* [REQUIRED WORK]
Find "category: hymenoptera order" and "scientific name: Tayassu pecari" in the records below. Copy the lines holding them and every line between, exactly, and no others.

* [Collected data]
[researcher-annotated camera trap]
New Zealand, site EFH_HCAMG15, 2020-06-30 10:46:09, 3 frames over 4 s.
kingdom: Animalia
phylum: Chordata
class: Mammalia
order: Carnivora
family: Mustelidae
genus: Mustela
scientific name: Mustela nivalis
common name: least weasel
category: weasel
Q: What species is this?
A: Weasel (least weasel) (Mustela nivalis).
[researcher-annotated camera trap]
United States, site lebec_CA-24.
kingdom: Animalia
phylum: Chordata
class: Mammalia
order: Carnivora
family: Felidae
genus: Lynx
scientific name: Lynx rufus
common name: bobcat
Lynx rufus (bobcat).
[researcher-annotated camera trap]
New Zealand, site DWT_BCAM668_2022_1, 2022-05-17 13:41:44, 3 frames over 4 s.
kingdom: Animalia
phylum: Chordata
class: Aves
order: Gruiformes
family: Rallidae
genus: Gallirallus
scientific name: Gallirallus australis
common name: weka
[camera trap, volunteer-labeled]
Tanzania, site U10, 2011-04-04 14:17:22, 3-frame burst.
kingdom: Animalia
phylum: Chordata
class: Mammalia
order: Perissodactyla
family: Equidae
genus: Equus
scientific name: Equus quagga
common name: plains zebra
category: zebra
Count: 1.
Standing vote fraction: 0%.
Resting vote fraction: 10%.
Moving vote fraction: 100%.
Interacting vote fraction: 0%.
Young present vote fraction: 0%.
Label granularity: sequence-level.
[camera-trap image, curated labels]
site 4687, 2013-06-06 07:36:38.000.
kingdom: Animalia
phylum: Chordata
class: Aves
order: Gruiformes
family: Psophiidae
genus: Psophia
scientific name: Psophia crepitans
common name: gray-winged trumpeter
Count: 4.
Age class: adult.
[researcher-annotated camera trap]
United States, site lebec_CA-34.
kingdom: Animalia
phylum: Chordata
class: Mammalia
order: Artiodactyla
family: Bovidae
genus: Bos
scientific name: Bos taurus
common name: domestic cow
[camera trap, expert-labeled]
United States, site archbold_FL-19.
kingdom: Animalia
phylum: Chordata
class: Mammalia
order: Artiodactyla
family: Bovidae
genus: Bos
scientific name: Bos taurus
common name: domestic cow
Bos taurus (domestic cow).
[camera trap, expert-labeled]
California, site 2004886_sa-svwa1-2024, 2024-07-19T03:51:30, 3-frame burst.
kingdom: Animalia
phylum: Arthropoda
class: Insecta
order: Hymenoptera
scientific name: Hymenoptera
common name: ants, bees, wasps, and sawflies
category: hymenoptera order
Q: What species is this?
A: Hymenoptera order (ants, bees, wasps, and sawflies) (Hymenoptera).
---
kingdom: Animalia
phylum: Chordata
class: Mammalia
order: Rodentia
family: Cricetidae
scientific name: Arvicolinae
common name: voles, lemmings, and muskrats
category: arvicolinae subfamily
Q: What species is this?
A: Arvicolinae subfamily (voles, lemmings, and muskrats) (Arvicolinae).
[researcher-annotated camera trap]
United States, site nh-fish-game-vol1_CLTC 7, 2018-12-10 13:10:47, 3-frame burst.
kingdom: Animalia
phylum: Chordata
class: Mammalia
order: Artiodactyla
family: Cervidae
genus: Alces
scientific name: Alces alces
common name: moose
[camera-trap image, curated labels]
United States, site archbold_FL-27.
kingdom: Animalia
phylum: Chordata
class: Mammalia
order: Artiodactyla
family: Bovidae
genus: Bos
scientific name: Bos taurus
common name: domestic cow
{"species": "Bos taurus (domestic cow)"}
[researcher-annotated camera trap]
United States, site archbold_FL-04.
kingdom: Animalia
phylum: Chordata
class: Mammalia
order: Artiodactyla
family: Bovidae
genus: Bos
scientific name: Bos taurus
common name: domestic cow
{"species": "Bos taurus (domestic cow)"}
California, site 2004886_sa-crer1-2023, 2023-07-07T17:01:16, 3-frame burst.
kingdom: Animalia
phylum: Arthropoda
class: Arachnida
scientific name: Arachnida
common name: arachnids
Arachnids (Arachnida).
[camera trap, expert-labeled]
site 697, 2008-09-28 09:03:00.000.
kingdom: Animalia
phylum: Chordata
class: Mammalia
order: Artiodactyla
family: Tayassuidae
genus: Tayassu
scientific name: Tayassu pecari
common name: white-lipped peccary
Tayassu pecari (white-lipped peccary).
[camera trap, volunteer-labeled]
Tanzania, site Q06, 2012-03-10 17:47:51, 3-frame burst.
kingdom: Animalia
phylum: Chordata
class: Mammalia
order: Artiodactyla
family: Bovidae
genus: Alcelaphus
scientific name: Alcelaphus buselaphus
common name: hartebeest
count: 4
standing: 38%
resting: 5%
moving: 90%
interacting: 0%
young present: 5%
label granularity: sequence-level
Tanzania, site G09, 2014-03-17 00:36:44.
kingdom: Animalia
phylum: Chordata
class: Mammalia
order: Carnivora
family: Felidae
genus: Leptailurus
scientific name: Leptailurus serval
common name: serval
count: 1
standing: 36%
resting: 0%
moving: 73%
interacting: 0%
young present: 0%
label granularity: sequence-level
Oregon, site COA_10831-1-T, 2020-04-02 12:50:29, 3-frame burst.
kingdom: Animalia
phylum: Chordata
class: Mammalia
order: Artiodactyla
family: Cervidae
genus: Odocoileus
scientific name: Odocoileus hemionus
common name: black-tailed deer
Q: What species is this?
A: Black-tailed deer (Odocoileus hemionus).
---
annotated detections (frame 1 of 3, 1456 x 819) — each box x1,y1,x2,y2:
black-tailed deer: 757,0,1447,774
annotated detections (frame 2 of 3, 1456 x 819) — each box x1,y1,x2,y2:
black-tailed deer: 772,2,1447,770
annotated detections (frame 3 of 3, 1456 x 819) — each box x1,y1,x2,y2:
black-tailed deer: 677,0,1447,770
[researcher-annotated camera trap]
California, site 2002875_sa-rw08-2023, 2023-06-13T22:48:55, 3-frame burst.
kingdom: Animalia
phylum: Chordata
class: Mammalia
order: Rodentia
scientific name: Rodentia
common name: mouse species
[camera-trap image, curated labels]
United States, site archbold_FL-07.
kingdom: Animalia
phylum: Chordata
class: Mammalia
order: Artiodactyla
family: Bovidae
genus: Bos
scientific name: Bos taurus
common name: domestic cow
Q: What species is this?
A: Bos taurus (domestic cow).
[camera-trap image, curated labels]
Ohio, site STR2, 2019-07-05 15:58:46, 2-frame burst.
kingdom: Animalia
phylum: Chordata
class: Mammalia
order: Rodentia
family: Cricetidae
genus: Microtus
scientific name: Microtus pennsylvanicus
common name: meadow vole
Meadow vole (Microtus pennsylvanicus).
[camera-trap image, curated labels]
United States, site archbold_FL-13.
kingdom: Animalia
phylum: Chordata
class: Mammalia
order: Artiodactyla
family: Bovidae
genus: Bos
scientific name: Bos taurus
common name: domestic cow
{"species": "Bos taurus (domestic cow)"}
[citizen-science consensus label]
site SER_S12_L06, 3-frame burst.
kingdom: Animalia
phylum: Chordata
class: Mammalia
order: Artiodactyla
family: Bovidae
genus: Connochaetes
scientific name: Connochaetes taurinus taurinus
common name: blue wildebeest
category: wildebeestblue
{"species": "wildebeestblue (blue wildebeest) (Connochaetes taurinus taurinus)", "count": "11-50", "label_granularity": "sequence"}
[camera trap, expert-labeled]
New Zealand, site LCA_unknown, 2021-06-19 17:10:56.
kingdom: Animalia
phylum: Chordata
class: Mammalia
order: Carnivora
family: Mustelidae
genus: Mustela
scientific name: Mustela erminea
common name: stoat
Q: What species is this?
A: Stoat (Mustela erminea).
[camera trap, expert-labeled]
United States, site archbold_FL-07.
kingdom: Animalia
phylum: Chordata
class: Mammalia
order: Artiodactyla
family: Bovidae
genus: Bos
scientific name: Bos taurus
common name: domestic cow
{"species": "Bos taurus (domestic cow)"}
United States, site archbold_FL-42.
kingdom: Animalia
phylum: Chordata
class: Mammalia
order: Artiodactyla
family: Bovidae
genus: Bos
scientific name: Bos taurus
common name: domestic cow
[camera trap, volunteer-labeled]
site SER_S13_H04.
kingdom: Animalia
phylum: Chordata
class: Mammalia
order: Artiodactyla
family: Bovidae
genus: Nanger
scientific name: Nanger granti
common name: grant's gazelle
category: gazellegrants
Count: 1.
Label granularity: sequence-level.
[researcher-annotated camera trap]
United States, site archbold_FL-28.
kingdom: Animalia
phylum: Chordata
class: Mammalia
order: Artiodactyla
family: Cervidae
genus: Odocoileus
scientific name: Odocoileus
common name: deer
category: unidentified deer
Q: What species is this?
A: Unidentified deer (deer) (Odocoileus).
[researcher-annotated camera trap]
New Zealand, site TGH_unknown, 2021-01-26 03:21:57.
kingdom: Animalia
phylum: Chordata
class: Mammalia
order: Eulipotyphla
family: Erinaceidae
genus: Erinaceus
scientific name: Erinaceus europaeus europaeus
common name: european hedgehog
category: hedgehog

* [ANSWER SPACE]
category: hymenoptera order
Q: What species is this?
A: Hymenoptera order (ants, bees, wasps, and sawflies) (Hymenoptera).
---
kingdom: Animalia
phylum: Chordata
class: Mammalia
order: Rodentia
family: Cricetidae
scientific name: Arvicolinae
common name: voles, lemmings, and muskrats
category: arvicolinae subfamily
Q: What species is this?
A: Arvicolinae subfamily (voles, lemmings, and muskrats) (Arvicolinae).
[researcher-annotated camera trap]
United States, site nh-fish-game-vol1_CLTC 7, 2018-12-10 13:10:47, 3-frame burst.
kingdom: Animalia
phylum: Chordata
class: Mammalia
order: Artiodactyla
family: Cervidae
genus: Alces
scientific name: Alces alces
common name: moose
[camera-trap image, curated labels]
United States, site archbold_FL-27.
kingdom: Animalia
phylum: Chordata
class: Mammalia
order: Artiodactyla
family: Bovidae
genus: Bos
scientific name: Bos taurus
common name: domestic cow
{"species": "Bos taurus (domestic cow)"}
[researcher-annotated camera trap]
United States, site archbold_FL-04.
kingdom: Animalia
phylum: Chordata
class: Mammalia
order: Artiodactyla
family: Bovidae
genus: Bos
scientific name: Bos taurus
common name: domestic cow
{"species": "Bos taurus (domestic cow)"}
California, site 2004886_sa-crer1-2023, 2023-07-07T17:01:16, 3-frame burst.
kingdom: Animalia
phylum: Arthropoda
class: Arachnida
scientific name: Arachnida
common name: arachnids
Arachnids (Arachnida).
[camera trap, expert-labeled]
site 697, 2008-09-28 09:03:00.000.
kingdom: Animalia
phylum: Chordata
class: Mammalia
order: Artiodactyla
family: Tayassuidae
genus: Tayassu
scientific name: Tayassu pecari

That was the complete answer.